2. “Behavioral Issues” in an Incarcerated Patient
The second case came wrapped in a different set of labels: “behavioral issues,” “noncompliant,” “gets angry,” “hard to talk to.” An incarcerated Black man with sickle cell disease — a combination that, in the hospital, often guarantees dehumanization from the start.
He’d been spoken to over the shoulder, not face-to-face. Guards in the doorway. Clinicians darting in and out, clipboards between them and him. A patient assessed through a frame of suspicion before a single word was exchanged.
So I did something radical in its simplicity: I sat down. I looked him in the eyes. I spent twenty minutes listening.
He was delightful. Honest. Funny. Thoughtful.
A person.
The “behavioral issues” vanished the moment the assumptions did.
The Failure Isn’t the Patient. It’s the Attribution.
This is attribution bias at its most damaging: mistaking trauma for personality, mistaking fear for hostility, mistaking systemic failure for individual flaw.
In medicine, we love tidy trait-based stories — she’s mean, he’s manipulative, they’re noncompliant — because traits feel permanent. Predictable. Containable. But traits are the least accurate predictors of behavior, especially in crisis.

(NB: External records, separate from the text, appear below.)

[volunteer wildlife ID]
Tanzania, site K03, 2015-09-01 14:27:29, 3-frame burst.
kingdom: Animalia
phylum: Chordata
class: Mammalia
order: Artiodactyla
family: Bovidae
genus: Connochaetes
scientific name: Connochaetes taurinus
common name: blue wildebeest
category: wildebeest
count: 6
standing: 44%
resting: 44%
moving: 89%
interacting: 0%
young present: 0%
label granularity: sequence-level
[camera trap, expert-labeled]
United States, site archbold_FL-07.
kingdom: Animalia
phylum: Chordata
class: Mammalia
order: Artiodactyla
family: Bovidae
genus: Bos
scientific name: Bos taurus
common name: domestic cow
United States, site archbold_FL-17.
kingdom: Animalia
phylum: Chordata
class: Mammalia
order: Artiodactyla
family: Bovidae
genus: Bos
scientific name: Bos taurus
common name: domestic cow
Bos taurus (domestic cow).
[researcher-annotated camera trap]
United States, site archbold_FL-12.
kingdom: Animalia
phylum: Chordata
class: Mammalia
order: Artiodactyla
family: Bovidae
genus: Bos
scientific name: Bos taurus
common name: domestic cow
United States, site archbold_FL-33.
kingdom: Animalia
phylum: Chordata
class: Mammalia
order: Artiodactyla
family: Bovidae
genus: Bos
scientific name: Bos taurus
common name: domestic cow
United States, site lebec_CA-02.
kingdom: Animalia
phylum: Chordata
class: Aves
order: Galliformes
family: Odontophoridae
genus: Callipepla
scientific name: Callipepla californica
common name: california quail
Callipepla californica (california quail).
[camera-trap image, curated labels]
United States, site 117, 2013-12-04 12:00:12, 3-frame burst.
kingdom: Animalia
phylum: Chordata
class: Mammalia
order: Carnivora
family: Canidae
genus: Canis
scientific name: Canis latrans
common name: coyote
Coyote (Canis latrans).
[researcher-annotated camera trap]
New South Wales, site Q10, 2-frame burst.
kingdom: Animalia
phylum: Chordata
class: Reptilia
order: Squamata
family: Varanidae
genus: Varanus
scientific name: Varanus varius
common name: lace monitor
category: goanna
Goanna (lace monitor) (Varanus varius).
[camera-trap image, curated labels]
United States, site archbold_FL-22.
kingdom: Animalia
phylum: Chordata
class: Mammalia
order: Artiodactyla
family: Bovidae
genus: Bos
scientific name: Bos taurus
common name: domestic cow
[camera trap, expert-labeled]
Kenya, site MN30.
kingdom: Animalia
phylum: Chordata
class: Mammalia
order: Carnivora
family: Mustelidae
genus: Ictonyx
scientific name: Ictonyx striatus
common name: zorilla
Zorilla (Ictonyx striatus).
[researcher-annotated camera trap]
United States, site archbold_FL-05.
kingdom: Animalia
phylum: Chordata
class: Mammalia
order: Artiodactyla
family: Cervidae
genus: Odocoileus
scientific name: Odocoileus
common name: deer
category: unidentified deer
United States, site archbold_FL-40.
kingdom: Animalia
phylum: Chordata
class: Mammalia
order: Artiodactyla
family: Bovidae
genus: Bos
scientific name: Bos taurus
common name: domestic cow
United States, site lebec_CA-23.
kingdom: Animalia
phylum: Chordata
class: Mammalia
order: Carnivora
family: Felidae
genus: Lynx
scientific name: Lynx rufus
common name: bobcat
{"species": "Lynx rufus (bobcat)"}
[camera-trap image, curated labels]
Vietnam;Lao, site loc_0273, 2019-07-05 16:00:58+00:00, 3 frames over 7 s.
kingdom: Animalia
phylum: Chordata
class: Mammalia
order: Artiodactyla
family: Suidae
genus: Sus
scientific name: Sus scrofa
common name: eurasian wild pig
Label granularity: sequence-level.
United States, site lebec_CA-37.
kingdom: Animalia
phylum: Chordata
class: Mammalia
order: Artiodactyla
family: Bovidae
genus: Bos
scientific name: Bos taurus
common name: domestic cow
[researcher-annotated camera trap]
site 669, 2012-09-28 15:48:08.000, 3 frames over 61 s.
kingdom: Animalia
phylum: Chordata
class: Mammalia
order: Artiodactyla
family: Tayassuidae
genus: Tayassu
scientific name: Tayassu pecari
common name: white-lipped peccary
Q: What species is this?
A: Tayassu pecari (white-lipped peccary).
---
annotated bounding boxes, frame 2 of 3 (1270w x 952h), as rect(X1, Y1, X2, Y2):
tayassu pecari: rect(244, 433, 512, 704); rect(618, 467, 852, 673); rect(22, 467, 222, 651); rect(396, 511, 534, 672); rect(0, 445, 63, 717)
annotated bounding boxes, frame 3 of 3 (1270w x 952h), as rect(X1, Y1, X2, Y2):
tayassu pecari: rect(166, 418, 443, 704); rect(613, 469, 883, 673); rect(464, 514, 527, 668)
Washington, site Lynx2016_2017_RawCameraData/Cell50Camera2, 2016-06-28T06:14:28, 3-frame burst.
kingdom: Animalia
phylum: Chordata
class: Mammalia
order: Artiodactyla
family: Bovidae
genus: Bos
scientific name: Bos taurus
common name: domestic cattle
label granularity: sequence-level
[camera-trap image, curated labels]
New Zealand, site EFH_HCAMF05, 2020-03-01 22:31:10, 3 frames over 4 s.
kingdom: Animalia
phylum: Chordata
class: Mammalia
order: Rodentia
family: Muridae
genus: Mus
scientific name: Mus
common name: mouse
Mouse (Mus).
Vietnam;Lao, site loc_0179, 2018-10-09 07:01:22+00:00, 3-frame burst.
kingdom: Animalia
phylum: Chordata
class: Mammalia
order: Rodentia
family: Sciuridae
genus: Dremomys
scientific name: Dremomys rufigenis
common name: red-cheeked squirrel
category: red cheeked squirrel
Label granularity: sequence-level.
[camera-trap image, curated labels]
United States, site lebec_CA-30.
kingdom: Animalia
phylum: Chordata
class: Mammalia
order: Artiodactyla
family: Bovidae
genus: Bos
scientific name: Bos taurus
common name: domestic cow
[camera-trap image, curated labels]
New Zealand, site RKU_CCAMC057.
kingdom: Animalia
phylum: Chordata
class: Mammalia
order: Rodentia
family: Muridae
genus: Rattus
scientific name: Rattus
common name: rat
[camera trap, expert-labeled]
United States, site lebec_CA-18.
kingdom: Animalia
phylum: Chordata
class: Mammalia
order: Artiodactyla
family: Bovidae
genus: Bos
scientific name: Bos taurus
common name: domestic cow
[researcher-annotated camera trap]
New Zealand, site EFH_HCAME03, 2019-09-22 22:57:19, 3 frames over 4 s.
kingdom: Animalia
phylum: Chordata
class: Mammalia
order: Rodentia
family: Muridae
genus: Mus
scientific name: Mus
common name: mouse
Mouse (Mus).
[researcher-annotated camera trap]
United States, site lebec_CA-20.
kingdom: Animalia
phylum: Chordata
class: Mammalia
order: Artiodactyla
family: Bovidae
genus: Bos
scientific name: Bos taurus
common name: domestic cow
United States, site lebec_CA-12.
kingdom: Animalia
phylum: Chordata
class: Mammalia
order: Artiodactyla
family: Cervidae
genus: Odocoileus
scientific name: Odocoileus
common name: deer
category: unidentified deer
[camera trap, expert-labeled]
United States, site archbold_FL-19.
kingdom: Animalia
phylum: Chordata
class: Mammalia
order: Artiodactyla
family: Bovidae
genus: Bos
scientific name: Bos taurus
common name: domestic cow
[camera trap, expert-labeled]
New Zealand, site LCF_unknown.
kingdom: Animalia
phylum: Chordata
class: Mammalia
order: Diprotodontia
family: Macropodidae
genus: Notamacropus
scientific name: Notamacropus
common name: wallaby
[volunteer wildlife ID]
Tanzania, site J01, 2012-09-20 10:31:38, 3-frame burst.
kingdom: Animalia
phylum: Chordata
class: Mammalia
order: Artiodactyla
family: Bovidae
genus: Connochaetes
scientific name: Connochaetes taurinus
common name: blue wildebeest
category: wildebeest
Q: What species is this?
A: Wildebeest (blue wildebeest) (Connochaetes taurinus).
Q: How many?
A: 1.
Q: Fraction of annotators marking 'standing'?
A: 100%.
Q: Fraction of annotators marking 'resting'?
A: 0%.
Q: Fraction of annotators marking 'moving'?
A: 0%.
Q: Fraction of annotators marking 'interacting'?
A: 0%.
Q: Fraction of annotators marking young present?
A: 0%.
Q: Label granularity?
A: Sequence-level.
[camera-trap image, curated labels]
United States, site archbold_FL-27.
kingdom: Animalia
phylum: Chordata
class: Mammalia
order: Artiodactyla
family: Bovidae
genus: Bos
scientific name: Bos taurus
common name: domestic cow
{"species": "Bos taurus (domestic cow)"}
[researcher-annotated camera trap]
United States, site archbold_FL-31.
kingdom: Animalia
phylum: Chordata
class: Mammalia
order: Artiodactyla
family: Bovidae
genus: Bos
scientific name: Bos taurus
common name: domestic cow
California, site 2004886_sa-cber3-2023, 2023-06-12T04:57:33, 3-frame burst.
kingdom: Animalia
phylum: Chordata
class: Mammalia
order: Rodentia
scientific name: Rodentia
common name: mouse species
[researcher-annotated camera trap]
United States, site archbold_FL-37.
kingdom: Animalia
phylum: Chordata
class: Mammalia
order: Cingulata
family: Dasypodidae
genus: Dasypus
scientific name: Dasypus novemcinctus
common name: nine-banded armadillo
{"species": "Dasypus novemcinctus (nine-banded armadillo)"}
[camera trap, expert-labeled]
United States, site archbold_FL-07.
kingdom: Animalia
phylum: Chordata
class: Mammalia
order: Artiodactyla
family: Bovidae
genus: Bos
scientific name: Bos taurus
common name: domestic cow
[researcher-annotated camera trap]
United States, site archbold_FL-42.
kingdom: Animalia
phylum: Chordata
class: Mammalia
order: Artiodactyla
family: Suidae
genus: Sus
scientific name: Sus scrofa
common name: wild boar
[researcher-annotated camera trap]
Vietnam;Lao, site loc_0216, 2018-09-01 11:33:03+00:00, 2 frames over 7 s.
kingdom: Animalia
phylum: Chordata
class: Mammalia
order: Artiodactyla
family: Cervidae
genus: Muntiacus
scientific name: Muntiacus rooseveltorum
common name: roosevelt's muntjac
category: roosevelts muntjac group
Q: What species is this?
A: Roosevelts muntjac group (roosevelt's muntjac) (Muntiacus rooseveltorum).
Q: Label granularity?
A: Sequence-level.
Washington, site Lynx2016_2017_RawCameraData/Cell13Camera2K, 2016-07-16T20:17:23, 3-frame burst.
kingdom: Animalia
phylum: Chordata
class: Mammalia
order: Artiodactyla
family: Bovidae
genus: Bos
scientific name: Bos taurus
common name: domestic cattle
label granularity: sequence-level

Most human behavior is not driven by character. It is driven by emotional state.
It’s driven by:
fear
pain
powerlessness
being unheard
being dismissed
being rushed
being judged
being visibly feared
feeling unsafe
All of these are situational.
All of them are correctable.
None of them are personality traits.
Fixed Mindset Medicine vs. Growth Mindset Humanity
Attribution bias is rooted in a fixed mindset: the belief that people behave the way they do because of unchangeable internal qualities.
But humans are not static. Neuroscience makes this painfully clear. Our prefrontal cortex — the part that lets us reason, regulate, pause, and plan — is resource-hungry and fragile. When people are in crisis, their frontal lobes go offline and their limbic systems take the wheel. They become emotional, reactive, short-fused, protective. Not because they’re “bad” or “difficult,” but because they’re human.
In other words:
Behavior = situation × current state × available resources (not “behavior = personality”).
A growth mindset — the belief that behavior is modifiable and context-dependent — is not a soft, feel-good philosophy. It’s a neuroscientific reality.
It also makes us better clinicians.
The Stories We Tell Shape the Medicine We Practice
Once we label someone as “difficult,” we stop asking the essential questions:
What happened to them?
What are they afraid of?
What do they need to feel safe?
What system-level failures are shaping this interaction?
And maybe the hardest one:
Who would I like to be in their situation?
That question alone could dismantle half of the attribution bias in our hospitals.
The Truth Behind Most “Difficult Patients”
If I’ve learned anything, it’s this:
Patients are almost never difficult because of who they are.
They are difficult because of what they’re going through —and because of how the system is treating them.
Change the situation, and the behavior changes.
Change the framing, and the person emerges.
Change how we show up, and the whole encounter transforms.
We don’t have “difficult patients.”
We have difficult circumstances — and patients doing their best within them.